The classic neo-Nazi adoption of this idea came from Ku Klux Klansman Louis Beam’s 1992 essay on the subject. The structured organisation, he argued, is “not only useless, but extremely dangerous for the participants when it is utilised in a resistance movement” because it is no match for the awesome power of the state. So he advocated “very small or even one-man cells” to create “a thousand points of resistance. Like the fog which forms when conditions are right and disappears when they are not.”
Beam was writing in a time before the internet; before Signal, Discord, and Telegram, or even more open platforms like X, which spread only slightly less extreme ideas. As we’ve seen with al-Qaeda and then Islamic State, conditions are only becoming more favourable for this fog. It’s therefore utterly predictable that the idea has had a neo-Nazi resurgence online since about 2015, when a previously obscure publication called Siege – which predates Beam’s work by more than a decade – started to gain rapid popularity. It’s now a foundational neo-Nazi text.
Siege, too, advocates leaderless resistance, calling for lone-wolf terrorism. But where Beam saw this as a concession to circumstance, necessary to evade law enforcement, Siege sees it as the preferred method. Specifically, it wants the chaos. It wants lots of spontaneous, unpredictable terrorist acts, with the aim of sowing social panic, and then societal collapse, which would then precipitate a race war. This is a kind of “accelerationalist” politics. And that’s precisely the term the NSN’s leaders would use to describe that group. We can therefore expect its former members to take up such accelerationalism for themselves. Christchurch was an example of exactly that kind of thing.

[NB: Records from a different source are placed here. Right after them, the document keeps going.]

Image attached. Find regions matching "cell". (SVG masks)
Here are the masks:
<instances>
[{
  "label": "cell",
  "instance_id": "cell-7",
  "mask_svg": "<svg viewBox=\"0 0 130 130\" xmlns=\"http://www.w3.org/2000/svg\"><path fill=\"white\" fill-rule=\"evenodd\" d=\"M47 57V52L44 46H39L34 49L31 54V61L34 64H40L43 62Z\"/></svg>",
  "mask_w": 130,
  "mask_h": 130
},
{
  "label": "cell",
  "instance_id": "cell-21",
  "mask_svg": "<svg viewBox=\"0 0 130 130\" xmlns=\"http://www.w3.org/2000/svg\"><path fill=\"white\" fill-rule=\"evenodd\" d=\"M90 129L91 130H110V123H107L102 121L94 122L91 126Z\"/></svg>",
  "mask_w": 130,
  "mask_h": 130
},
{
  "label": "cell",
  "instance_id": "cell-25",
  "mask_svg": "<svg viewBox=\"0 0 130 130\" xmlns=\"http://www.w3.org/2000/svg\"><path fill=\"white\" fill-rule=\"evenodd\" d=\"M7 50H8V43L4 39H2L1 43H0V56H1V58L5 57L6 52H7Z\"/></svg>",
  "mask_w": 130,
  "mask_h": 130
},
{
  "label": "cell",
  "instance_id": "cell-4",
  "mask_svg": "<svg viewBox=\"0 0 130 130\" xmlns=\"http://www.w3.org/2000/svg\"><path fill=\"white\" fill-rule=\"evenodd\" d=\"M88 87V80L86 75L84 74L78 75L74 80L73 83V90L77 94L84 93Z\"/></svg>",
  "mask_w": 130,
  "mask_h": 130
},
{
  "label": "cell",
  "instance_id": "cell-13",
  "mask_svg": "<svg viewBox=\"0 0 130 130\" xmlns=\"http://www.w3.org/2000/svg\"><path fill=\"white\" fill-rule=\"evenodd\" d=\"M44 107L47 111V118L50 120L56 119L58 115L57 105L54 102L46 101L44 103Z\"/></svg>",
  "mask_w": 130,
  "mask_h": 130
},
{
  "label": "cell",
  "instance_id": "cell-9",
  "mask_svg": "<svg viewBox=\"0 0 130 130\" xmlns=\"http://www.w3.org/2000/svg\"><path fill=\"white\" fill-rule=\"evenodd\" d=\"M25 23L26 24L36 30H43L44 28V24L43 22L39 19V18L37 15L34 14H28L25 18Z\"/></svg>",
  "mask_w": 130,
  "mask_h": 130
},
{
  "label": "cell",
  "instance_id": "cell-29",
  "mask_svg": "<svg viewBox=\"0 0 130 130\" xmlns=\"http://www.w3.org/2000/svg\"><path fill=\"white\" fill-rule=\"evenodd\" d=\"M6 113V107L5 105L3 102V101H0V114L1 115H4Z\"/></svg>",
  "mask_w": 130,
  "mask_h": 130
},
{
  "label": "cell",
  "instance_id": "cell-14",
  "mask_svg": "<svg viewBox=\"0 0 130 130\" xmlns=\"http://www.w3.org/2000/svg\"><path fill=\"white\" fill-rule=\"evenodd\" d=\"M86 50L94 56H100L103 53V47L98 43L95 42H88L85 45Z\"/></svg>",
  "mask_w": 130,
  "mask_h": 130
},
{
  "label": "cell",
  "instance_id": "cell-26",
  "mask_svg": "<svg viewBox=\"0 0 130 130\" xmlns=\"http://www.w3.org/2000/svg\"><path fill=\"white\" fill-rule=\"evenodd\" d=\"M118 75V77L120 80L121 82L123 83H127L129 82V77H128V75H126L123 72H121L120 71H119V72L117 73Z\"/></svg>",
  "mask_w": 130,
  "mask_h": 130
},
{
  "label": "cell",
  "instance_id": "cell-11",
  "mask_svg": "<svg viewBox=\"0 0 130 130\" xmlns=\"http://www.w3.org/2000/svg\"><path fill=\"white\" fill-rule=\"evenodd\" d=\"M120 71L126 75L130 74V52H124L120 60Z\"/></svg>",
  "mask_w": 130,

On balance, it seems the NSN would have preferred not to disband, given it’s raising serious funds to challenge the new hate group laws. And our authorities who asked for these laws will surely be aware of neo-Nazism’s leaderless potential. Obviously, they will be drawing on information we don’t get to see. But perhaps you’ll excuse me if the events of this Australia Day cause me to raise an eyebrow. Not because they’re a surprise, but rather the opposite. That they indicate a well-trodden direction of travel towards a threat that doesn’t diminish so much as change shape. And that it’s a shape movements like these have shown they are happy enough to assume.
Waleed Aly is a broadcaster, author, academic and regular columnist.